Mémoire de l’esclavage : faut-il céder à la concurrence mémorielle ?

esclavage arabo-musulmano

Le 10 mai est la Journée nationale des mémoires de la traite, de l'esclavage et de leur abolition depuis 2006. La France est le premier État qui ait déclaré la traite négrière et l'esclavage comme « crime contre l'humanité ». Mais à mettre en exergue la mémoire sélective, on en vient à oublier l’Histoire objective.

Si l’utilisation de l’expression négative « crime contre l’humanité » part d’une bonne intention de la part de ceux qui l’ont forgée et l’utilisent parfois un peu abusivement, s’il peut être salvateur de procéder ponctuellement à un droit d’inventaire historique, il est nécessaire de récuser toute forme d’absolutisation des mémoires, de toutes les mémoires qui fractionnent un pays et un peuple. La concurrence victimaire ne peut qu’aboutir à la guerre des uns contre les autres. « L’Histoire rassemble, la mémoire divise », a pu noter très justement Pierre Nora, dans Les Lieux de mémoire (Gallimard). Et le même d’ajouter pertinemment : « L'Histoire contemporaine est une histoire sans historiens. » Ce sont effectivement les médias et les manuels scolaires qui diffusent une Histoire trafiquée dont le prisme idéologique est toujours progressiste et univoque (antiracisme, décolonialisme, théorie du genre, etc.). L’historiquement correct opère. La mémoire unique s’impose partout.

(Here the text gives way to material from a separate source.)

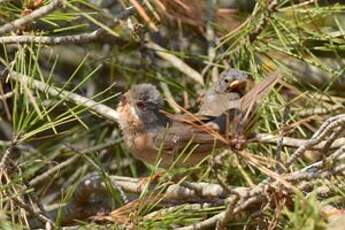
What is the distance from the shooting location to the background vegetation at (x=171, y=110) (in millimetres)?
2775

Se retourner toujours vers le passé en stigmatisant une partie de notre Histoire empêche toute réconciliation dans le présent entre les membres d’une même communauté nationale. L’entretien de la mémoire évacue une certaine innocence et une relative neutralité - qui n’est pas l’oubli de soi et des autres - indispensables à la bonne conduite de l’Histoire en marche. Dans la revue Hermès, Isabelle Veyrat-Masson, directrice de recherche au CNRS, peut observer à ce titre : « L'Histoire se veut objective, scientifique, elle recherche la vérité. Même si elle reconnaît être fille de son temps, elle convient qu'il faut prendre des distances par rapport à son “temps”. [...] Elle se méfie donc de l'imaginaire, du récit, de la reconstruction et de l'anachronisme, elle se méfie finalement de sa sœur putative, la mémoire. »

Le passé est jugé au profit du seul présent qui l’instrumentalise. Le « présentisme » n’a vraiment rien à envier au passéisme toujours vilipendé par les élites bien-pensantes. Entre autres termes : oui à la provenance objective, non à la repentance sélective.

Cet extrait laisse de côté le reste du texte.